▶ [TASKS AND EXERCISES]
[1] List every scheme or directive that the text on the new beef and lamb assurance scheme mentions by name.
[2] Continue the text on the new beef and lamb assurance scheme, starting after its last sentence.

Just launched this week is the new Sustainable Beef and Lamb assurance scheme (SBLAS); it is the replacement scheme for the Bord Bia quality assurance scheme.
It will be introduced over the next eighteen months, as each certification period only covers thus and will commence after Easter.
To quickly go through the main changes,
- As part of the Sustainable Use Directive (SUD) or in other words the changes introduced for farmers spraying, will now be part of the new SBLAS scheme.
- The main bone of contention with the old scheme was that issues found on the day of the audit resulted in not being certified, then no close out period was allowed and the farmer could not apply again for 6 months. In the new scheme a four week period is given. Where the issues are too many or too serious to be approved, this close out period can be used by the farmer to sort out whatever is the issue and to what is necessary.
- One important point to note that during the close out period of four weeks is that the farm is still considered a member of the scheme and cattle can be sold on that basis. This is one point that has the main farmer representive organisations have been very vocal at pointing out the lack of a period allowed to resolve issues as a big flaw of the old scheme.

▶ [DATASET CONTENT]
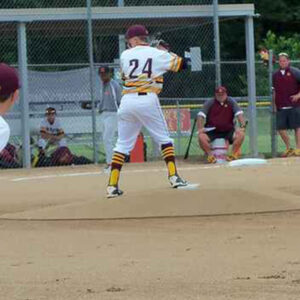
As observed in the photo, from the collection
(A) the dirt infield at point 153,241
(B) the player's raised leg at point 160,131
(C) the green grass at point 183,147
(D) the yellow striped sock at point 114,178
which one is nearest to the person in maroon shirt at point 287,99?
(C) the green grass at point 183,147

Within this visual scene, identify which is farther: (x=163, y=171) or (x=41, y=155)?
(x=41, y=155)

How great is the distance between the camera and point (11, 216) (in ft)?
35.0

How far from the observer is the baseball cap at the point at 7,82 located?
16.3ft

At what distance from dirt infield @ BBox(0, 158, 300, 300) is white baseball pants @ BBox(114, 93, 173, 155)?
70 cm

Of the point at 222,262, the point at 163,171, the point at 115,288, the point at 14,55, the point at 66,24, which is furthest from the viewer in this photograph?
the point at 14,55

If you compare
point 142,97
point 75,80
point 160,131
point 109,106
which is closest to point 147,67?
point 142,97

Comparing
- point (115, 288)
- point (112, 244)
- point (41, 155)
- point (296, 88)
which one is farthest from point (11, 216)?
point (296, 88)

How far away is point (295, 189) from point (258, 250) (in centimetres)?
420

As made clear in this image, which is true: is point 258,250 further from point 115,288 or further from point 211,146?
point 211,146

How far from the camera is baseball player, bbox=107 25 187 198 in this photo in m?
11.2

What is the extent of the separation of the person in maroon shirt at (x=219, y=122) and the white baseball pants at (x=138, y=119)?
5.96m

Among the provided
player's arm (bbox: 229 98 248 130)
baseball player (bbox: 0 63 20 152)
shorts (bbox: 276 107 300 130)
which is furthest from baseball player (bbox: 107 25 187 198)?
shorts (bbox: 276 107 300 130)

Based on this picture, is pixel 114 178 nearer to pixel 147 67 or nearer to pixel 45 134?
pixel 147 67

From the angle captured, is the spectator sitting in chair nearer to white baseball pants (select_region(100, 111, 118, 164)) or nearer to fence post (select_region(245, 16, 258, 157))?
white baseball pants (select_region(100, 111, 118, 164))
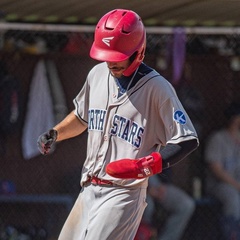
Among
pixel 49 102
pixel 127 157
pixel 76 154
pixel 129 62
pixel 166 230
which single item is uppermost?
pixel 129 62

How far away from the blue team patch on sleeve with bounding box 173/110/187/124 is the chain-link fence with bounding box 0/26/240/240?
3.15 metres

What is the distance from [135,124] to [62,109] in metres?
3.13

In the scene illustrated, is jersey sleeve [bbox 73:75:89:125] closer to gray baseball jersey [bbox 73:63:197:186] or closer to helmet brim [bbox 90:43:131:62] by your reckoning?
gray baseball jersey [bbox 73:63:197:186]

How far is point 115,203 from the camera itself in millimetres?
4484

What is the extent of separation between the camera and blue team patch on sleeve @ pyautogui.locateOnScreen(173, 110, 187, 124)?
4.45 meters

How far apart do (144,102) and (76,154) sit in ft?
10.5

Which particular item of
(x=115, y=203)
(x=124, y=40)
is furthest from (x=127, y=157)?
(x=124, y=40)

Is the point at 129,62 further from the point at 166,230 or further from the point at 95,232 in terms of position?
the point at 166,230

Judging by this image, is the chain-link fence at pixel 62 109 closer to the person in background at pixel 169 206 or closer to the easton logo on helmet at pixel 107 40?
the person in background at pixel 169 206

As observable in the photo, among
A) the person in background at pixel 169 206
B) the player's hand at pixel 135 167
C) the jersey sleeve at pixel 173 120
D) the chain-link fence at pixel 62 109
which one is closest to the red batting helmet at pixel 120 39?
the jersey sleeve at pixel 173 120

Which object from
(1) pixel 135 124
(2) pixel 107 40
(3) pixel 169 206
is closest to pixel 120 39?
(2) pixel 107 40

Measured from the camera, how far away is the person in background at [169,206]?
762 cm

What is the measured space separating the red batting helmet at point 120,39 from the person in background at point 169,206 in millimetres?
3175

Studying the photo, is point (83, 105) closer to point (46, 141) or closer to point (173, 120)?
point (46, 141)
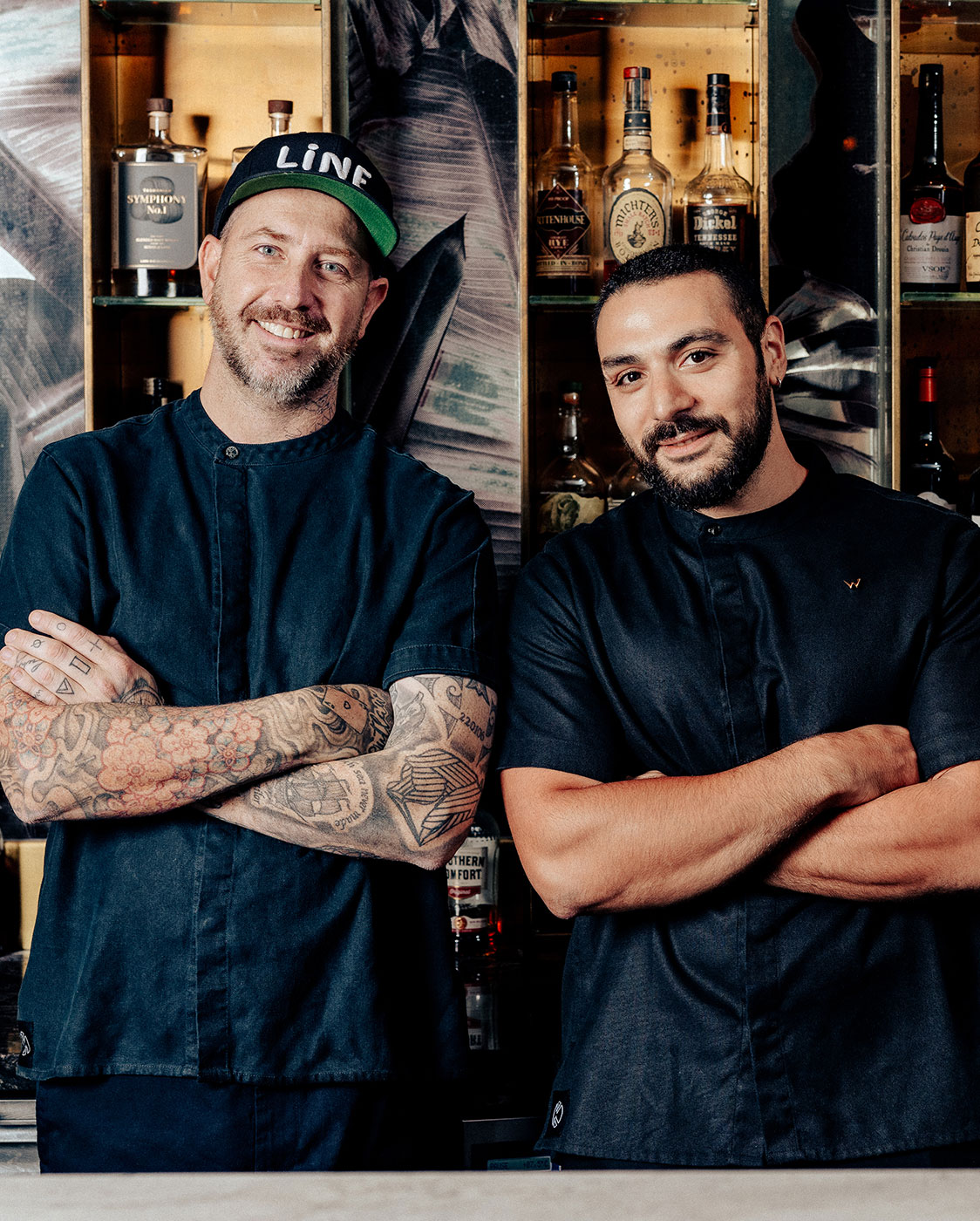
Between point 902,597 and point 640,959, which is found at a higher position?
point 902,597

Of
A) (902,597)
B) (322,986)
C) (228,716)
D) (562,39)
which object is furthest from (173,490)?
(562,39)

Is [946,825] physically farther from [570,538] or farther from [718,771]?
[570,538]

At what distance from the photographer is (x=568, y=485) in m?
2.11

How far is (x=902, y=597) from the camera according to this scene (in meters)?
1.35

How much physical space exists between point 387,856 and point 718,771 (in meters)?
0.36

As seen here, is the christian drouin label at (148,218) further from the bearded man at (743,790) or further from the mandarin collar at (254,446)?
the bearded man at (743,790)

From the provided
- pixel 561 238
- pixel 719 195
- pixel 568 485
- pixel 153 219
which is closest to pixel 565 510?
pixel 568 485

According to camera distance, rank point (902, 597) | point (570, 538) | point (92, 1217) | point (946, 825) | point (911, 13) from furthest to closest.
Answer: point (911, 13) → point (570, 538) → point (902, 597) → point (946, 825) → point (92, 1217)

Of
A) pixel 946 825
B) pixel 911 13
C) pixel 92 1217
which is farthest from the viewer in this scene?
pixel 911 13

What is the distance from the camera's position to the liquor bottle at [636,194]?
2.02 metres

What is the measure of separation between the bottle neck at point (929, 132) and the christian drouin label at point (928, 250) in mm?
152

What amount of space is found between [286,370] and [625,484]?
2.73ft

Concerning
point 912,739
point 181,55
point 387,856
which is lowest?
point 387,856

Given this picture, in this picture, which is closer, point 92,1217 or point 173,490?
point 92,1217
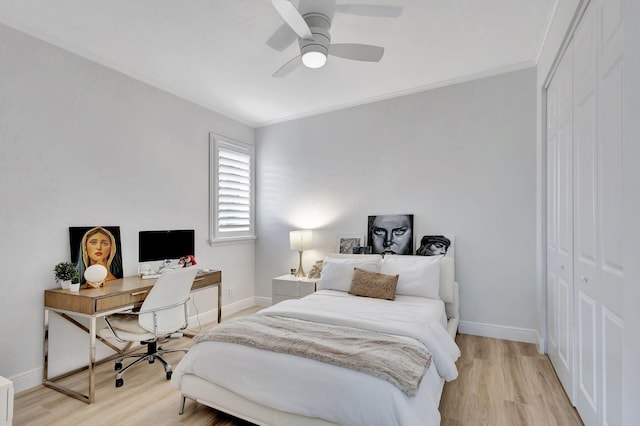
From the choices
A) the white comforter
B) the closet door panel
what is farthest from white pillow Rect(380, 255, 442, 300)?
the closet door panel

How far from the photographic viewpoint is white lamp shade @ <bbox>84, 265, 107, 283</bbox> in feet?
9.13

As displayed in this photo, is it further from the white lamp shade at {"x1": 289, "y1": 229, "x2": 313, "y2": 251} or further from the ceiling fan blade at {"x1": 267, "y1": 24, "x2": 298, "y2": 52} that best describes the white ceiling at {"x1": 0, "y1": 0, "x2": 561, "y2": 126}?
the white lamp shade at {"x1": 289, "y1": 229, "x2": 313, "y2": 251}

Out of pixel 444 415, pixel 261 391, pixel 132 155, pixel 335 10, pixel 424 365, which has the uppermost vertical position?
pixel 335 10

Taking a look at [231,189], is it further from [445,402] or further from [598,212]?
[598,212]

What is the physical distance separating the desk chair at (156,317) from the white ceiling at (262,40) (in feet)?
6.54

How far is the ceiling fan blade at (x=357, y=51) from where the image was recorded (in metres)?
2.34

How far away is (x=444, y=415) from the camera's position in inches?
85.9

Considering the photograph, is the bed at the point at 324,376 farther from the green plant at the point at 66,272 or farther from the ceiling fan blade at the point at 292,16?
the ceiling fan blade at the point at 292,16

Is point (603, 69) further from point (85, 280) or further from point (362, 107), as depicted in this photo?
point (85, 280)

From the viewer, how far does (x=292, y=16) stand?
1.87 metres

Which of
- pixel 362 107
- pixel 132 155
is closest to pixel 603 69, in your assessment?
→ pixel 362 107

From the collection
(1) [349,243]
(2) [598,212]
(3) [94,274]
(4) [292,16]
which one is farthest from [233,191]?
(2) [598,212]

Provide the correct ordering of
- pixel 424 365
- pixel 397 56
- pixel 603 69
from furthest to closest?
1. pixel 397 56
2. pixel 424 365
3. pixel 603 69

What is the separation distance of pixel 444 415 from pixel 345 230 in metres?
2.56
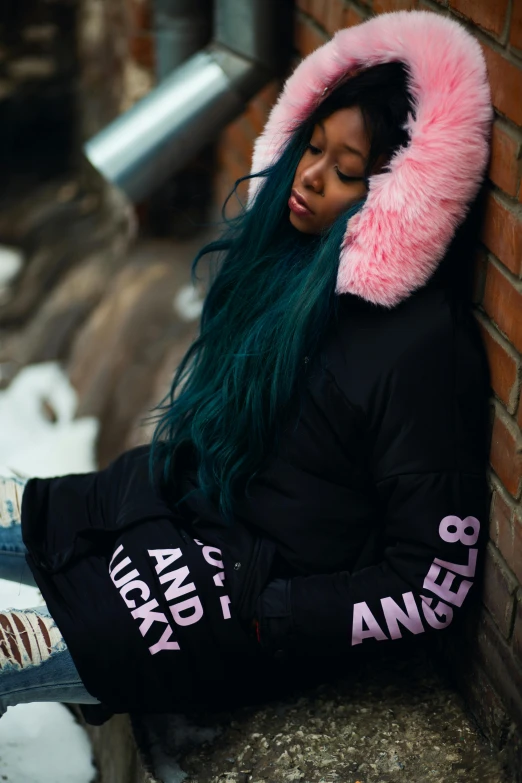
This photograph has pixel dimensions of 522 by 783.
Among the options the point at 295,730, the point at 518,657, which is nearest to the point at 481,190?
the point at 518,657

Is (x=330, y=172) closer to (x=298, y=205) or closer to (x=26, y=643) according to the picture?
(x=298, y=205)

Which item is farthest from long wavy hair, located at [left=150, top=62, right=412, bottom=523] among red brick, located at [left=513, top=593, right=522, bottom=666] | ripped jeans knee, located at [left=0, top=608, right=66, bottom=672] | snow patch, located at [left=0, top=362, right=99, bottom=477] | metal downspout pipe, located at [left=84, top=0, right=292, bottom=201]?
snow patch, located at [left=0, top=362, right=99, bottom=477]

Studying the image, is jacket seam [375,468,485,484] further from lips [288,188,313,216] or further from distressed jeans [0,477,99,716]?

▶ [YOUR RESPONSES]
[1]
- Sustainable Beef and Lamb assurance scheme (SBLAS)
- Bord Bia quality assurance scheme
- Sustainable Use Directive (SUD)

[2]
As part of the new scheme, farmers will be required to complete a sustainability survey, while this will not impact on the score attained, it must be done and can be done in advance or if needs be, by the auditor on the day but this will add to the length of the audit.
Overall the new scheme looks to have only improvements, especially with the part of a period of time to address issues, so hopefully this will encourage a higher uptake among farmers. On a 400kg carcass, membership of the scheme is worth 48 euro to a farmer.
Now with more calves on the ground and weather and grass on the up, it is time to be getting cows ready for grass and breeding.
Before cows go out, get vaccinations up to date for Lepto and BVD, as well as the stock bull. If mainly relying on the bull, it may be no harm to have him fertility tested and his feet done to ensure he is fit and healthy.
Any cows that are below 3 on body condition score would benefit from the better quality grass being made available in order to gain enough condition prior to breeding. Also a lick bucket being put out with the cows is no harm.
I cannot stress enough but watch out for tetany, while it has been relatively dry, getting magnesium into cows through the water trough should work now.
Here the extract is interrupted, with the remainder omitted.